Rewrite everything from the line containing "Looking at the" down to the end of the rows, swapping "shoreline" for "coastline" and leaving all else unchanged.
___ Records
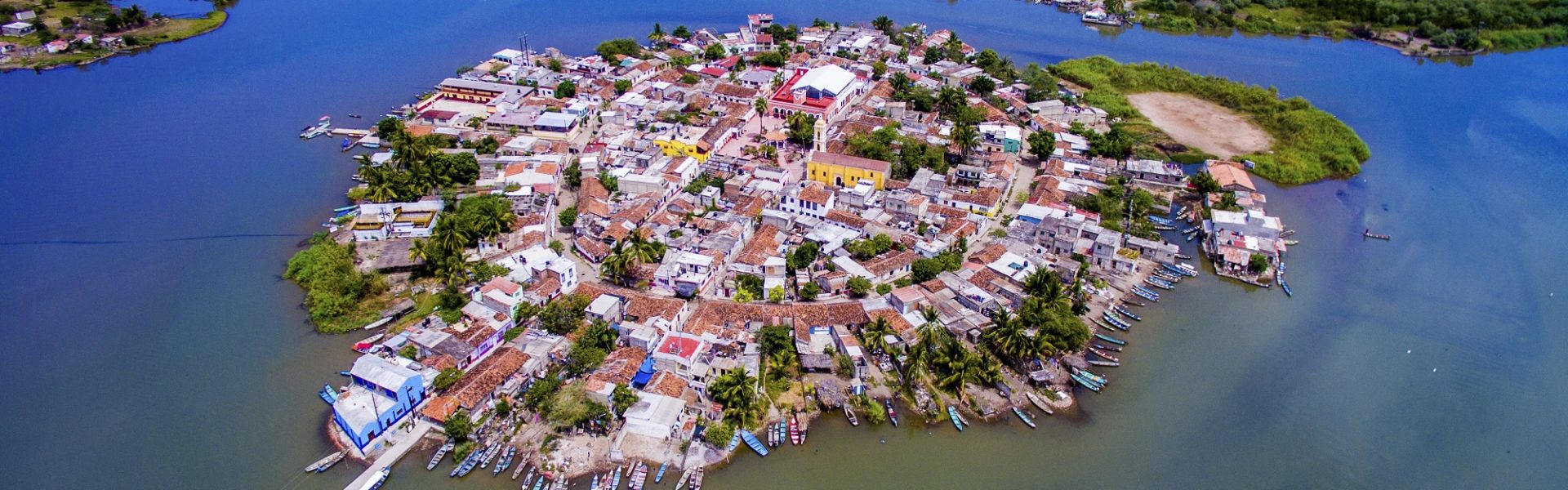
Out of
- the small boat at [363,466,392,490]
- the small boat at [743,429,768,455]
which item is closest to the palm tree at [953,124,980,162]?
the small boat at [743,429,768,455]

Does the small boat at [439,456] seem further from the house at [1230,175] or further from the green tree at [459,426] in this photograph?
the house at [1230,175]

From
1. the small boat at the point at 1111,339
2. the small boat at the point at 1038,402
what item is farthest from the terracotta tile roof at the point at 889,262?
the small boat at the point at 1038,402

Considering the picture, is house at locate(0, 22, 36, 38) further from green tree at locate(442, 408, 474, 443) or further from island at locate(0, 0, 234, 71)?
green tree at locate(442, 408, 474, 443)

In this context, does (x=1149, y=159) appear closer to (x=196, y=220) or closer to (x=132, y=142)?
(x=196, y=220)

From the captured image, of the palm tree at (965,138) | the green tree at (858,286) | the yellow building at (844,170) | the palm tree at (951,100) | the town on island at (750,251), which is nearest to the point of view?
the town on island at (750,251)

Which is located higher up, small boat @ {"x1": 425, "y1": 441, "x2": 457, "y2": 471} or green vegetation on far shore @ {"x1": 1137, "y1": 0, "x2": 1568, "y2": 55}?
green vegetation on far shore @ {"x1": 1137, "y1": 0, "x2": 1568, "y2": 55}

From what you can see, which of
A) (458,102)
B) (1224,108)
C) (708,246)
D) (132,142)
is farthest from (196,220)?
(1224,108)
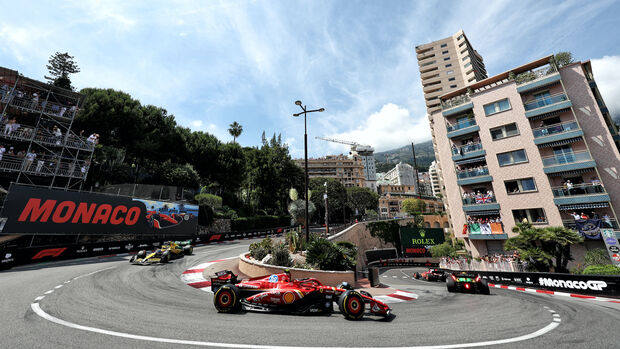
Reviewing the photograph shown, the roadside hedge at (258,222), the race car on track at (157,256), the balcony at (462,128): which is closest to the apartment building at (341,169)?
the roadside hedge at (258,222)

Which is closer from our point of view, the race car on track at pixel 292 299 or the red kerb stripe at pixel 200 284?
the race car on track at pixel 292 299

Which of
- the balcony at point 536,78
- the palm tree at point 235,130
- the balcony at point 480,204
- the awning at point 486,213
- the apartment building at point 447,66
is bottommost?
the awning at point 486,213

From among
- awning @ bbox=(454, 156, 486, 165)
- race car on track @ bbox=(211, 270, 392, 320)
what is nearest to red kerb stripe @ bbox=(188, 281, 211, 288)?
race car on track @ bbox=(211, 270, 392, 320)

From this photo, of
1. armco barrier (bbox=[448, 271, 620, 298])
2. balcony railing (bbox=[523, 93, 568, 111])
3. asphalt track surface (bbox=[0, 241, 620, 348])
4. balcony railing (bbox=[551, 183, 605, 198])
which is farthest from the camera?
balcony railing (bbox=[523, 93, 568, 111])

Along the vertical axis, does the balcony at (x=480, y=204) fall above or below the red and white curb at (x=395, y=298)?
above

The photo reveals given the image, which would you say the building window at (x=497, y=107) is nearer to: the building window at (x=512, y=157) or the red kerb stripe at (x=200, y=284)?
the building window at (x=512, y=157)

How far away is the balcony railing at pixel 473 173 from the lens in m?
25.1

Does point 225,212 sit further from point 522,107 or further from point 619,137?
point 619,137

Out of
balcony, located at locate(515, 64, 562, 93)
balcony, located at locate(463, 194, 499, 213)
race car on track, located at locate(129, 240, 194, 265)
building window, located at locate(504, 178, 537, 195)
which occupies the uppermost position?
balcony, located at locate(515, 64, 562, 93)

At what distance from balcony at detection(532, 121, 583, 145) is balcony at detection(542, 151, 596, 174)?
163 centimetres

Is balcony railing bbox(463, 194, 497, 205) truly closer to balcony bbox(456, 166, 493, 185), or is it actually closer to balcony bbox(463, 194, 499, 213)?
balcony bbox(463, 194, 499, 213)

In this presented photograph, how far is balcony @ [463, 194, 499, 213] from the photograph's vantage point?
945 inches

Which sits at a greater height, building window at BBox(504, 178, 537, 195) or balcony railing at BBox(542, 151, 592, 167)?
balcony railing at BBox(542, 151, 592, 167)

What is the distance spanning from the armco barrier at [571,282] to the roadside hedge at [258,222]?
34.6m
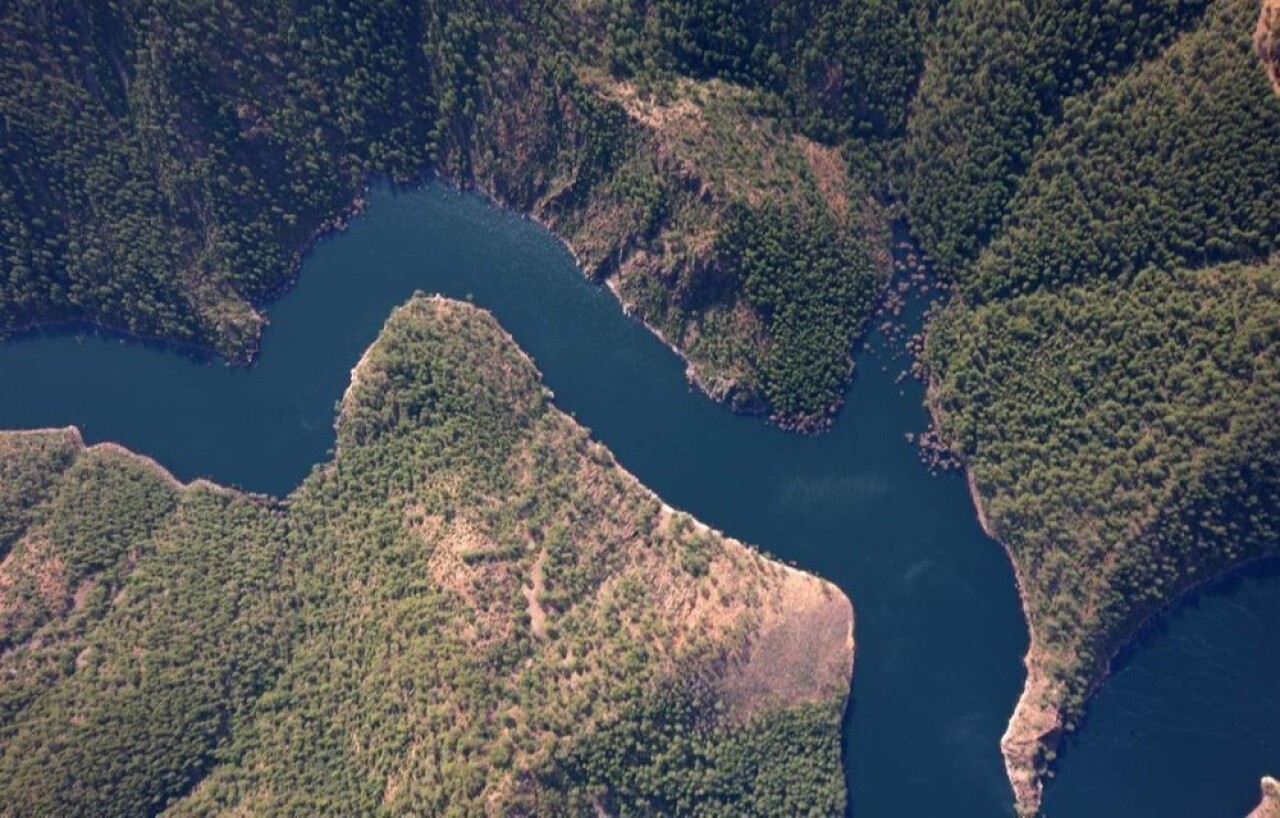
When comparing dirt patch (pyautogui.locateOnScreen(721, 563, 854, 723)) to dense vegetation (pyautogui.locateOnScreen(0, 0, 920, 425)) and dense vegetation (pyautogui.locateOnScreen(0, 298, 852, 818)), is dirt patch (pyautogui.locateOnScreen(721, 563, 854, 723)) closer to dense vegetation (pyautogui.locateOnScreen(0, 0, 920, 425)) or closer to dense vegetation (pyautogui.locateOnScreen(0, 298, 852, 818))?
dense vegetation (pyautogui.locateOnScreen(0, 298, 852, 818))

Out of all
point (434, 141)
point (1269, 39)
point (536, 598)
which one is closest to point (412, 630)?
point (536, 598)

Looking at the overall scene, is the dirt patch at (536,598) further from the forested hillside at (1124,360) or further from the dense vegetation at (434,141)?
the forested hillside at (1124,360)

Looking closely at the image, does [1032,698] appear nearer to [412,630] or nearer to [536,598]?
[536,598]

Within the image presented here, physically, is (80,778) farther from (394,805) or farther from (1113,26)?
(1113,26)

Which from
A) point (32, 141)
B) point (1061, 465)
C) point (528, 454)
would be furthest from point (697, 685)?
point (32, 141)

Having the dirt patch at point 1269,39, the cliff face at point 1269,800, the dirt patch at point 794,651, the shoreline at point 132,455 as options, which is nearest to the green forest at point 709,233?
the dirt patch at point 1269,39

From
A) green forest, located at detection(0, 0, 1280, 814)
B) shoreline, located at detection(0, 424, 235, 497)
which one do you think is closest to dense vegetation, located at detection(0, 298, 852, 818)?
______
▶ Full response
Looking at the overall scene, is the dirt patch at (536,598) further from the forested hillside at (1124,360) or further from the dense vegetation at (434,141)?
the forested hillside at (1124,360)

Looking closely at the image, does [1032,698] appear nearer to [412,630] or nearer to [536,598]?
[536,598]

Within the image presented here, physically, is (80,778) farther from (394,805) or farther from (1113,26)?
(1113,26)

Which from
A) point (32, 141)
B) point (1061, 465)
C) point (528, 454)
would be furthest from point (697, 685)?
point (32, 141)

Having the dirt patch at point 1269,39, the cliff face at point 1269,800, the dirt patch at point 794,651, the coastline at point 132,455 as options, which is nearest to the green forest at point 709,233?
the dirt patch at point 1269,39

From
A) green forest, located at detection(0, 0, 1280, 814)
B) coastline, located at detection(0, 424, 235, 497)
which one do you think is closest to dense vegetation, located at detection(0, 298, 852, 818)?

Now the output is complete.